Consigne 1 = Relevez toutes les fonctions que le texte sur le Grexit attribue à Jean Marc Daniel.
Consigne 2 =
D'après le texte sur le Grexit, les affirmations suivantes sont-elles exactes ? Répondez par oui ou par non et citez à chaque fois les mots décisifs du texte.
(a) Le terme « Grexit » fait consensus quant à sa définition.
(b) Christine Lagarde a évoqué le Grexit lors d'une réunion du G7 le 1er juin 2015.
(c) Les textes fondateurs de la zone euro prévoient la sortie d'un pays.
Consigne 3 = Poursuivez le texte sur le Grexit à partir de sa dernière phrase.

Notre démarche ?>

Notre démarche

  • Premières analyses et problématisation

La complexité du sujet nous est très rapidement apparue : cette controverse en regroupe en réalité de nombreuses. Son titre elle-même, “Grexit” ne fait pas consensus dans sa définition et dans sa signification, comme nous l’expliquons dans ce dossier. D’autant plus que notre sujet de controverse est hypothétique et donc lié à un futur incertain : de nombreuses hypothèses se sont et continuent de s’opposer, mais aucune prise de recul n’est possible, car c’est la première fois qu’un tel problème, celui d’une potentielle sortie d’un pays de la zone euro voir de l’Union Européenne, s’est posé de manière si concrète, sortie qui n’est d’ailleurs pas prévue dans les textes fondateurs de la zone euro.

Le choix retenu pour les premières recherches a donc été de ne pas se restreindre en ce qui concerne les axes de questionnement dans nos recherches pour essayer d’avoir une vision globale des différents points de vue et débats internes au Grexit, afin de mieux cerner les différents enjeux et points de frictions. Ceux-ci sont nombreux :

  • Une première controverse existe sur la signification même du terme employé : un Grexit signifie-t-il une sortie de la zone euro uniquement, mais un maintien dans l’Union Européenne, où cela implique-t-il nécessairement une sortie totale de l’UE ? Longtemps considéré comme inimaginable, le Grexit est non seulement devenu envisageable mais est apparu comme une des options les plus probables pour les milieux financiers et les marchés. De même, au sein de l’Union Européenne, longtemps tabou, le Grexit est finalement évoqué pour la première fois par Christine Lagarde lors d’une réunion du G7 le 1er juin 2015 d’après Warren, puis s’impose comme une solution possible dans les débats, comme en témoigne la fréquence de son utilisation dans les médias.
  • Un autre sujet qui porte à controverse est le cadre juridique d’un Grexit : en effet, aucune clause dans les différents traités européens ne prévoit cette éventualité, d’après Jean Marc Daniel, économiste, professeur associé à l’ESCP Europe et directeur de rédaction de la revue Sociétal. Il explique ainsi qu’une sortie de la zone euro n’a ainsi jamais été pensée et le Grexit baigne donc dans un flou juridique : est-il seulement concevable ? Si oui, sous quelles modalités ? Est-ce possible d’être membre de l’UE sans avoir la monnaie unique ? Comment les différents contrats vont-ils être reconduits ? Si Grexit il y a, comment sera gérée la transition, aussi bien monétaire que pour les différentes structures bancaires ?

Données recueillies =
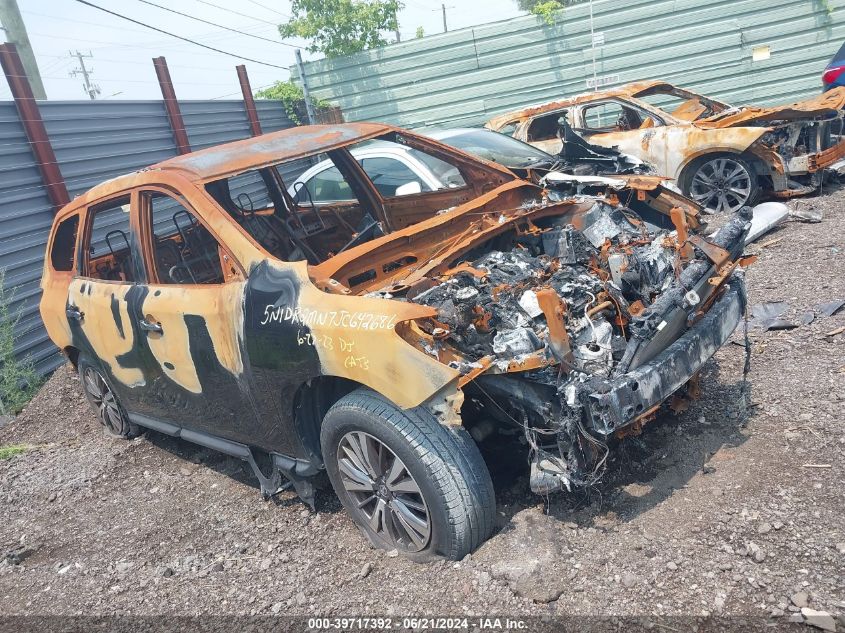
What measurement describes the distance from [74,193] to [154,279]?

Réponse 1 =
- économiste
- professeur associé à l'ESCP Europe
- directeur de rédaction de la revue Sociétal

Réponse 2 =
(a) Non : « “Grexit” ne fait pas consensus dans sa définition et dans sa signification ».
(b) Oui : « le Grexit est finalement évoqué pour la première fois par Christine Lagarde lors d’une réunion du G7 le 1er juin 2015 ».
(c) Non : « sortie qui n’est d’ailleurs pas prévue dans les textes fondateurs de la zone euro ».

Réponse 3 =
  • La crise grecque en elle-même est controversée : est-ce une simple crise économique, à traiter en tant que telle ? Ou bien est-ce une crise plus complexe, à la fois politique, géopolitique, culturelle et européenne ? Apparaît alors la controverse liée à la manière dont a été traitée cette crise, et sur les différentes politiques d’austérité qui ont été menées ainsi que les objectifs fixés (réduction de la dette, augmentation des impôts, réduction des dépenses, baissent des salaires…) par l’Europe notamment : ce traitement, uniquement sur le plan économique, correspondait-il à la réponse la mieux adaptée ? D’après Georges Prévélakis « C’est ainsi que l’économique cède rapidement sa place au politique puis au géopolitique. L’évolution de la crise grecque met en exergue l’erreur européenne de confier sa gestion, et surtout sa conceptualisation, aux économistes ». La crise grecque apparait donc comme étant une crise bien plus complexe qu’uniquement économique. Pour d’autres cependant, la crise grecque n’est à aborder que comme une crise classique, comme pour Olivier Chemal, chez économique d’Alef, qui explique qu’un Grexit serait un choc violent mais salutaire pour l’économie grecque.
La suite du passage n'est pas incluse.